The Bible in its Traditions

I don't always read Jim West's blog because he is apt to come up with some some very disturbing notions for my tender female soul. For example, he recently informed us that dogs don't go to heaven. I wanted to ask, "How do you know?" as I ruffled my pets' silky fur and velvet nose. In any case, that is my excuse for missing out on reading about this project.

This is something that I will most certainly want to follow. The Ecole Biblique de Jérusalem has a project called "The Bible in its Traditions." Here is some of what it entails.
    Our leading idea is to enable the reader to read the Biblical text along with the history of its reception. Behind this is our awareness of the importance of the role of the reader in determining the meaning of textsa role that has been much emphasized in recent hermeneutical reflection and literary criticism.

    The page itself is meant to show three things that are new to the Jerusalem Bible: First, the irreducibility of several versions of the same book (or of the same passage of a book); second, a greater awareness of the literary meaning of Biblical texts, besides their plain historical or doctrinal meaning; third, the new importance given to reception history in literary studiesthis matches up with the rediscovery of patristic commentaries in exegesis. As in earlier forms of the Jerusalem Bible, the new edition will also situate the Biblical text in its ancient context or contexts.

    In brief, we aim at producing a study edition of the Catholic Bible targeting a scripturally educated public. It will present the texts themselves in their diversity, framed by an enriched annotation divided into three main registers.

    1. The first, ‘Text’, will include all the notes dealing with the linguistic and literary description of the text, from points in textual criticism to more literary remarks.

    2. ‘Contexts’ will group notes dealing with archaeology, history, geography, realia or texts of the ancient world and cultures, relevant to the production of a Biblical text.

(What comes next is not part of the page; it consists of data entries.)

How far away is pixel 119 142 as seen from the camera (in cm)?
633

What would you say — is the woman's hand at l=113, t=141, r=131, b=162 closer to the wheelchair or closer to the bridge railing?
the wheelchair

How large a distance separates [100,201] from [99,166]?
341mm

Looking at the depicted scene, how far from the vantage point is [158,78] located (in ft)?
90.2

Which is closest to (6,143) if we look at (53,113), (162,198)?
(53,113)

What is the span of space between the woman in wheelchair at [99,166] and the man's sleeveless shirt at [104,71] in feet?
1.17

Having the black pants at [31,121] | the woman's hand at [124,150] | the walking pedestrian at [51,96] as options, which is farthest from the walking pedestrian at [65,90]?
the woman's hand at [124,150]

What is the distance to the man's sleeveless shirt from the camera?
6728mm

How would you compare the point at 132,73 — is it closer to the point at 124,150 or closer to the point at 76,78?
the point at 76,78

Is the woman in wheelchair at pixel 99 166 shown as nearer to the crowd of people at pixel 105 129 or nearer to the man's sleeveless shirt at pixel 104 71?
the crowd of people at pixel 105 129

    3. ‘Reception’ will be the largest zone of annotation; it is to comprise the most important readings of the text throughout history, starting from intertextual echoes in parallel texts (in the canonical Bible, in Jewish tradition, or in aprocryphal works), and continuing to some of the most important readings, including the Church Fathers, medieval Latin and Orthodox theologians, Syriac and other Oriental writers and Protestant Reformers.

    4. The top left corner of each page will present the reading proposed by the exegetes in charge of the book as a result of all preceding notes.

    We envisage two forms of publication, one on paper, the other online. Obviously the latter makes available possibilities of presentation and consultation that cannot be envisaged with traditional means of publication.

Jim has posted an update here. I am sure this is old news but just in case you haven't seen it yet.... It sounds as if it will be the definitive annotated text. This is indeed what we have been looking for.


At Mon Jan 21, 05:03:00 AM, Blogger Jim said...

Don't feel bad Suzanne- there are lots of blogs I don't read either. And anyway, sometimes you have to open the slimy and gross oyster in order to dig out the pearl. But oh the reward for the effort!


And just so you know- the answer to your question is simple- I just know!!!!


At Mon Jan 21, 08:21:00 AM, Blogger Suzanne McCarthy said...

Yeah - Actually I just miss posts on your blog because there are so many!
If you could be more civilized and post once or twice a day, ... :-)

At Mon Jan 21, 10:06:00 AM, Blogger Jim said...

If only I were capable of narrow foci but alas- the intersection of life, theology, and scripture provide way too much fodder.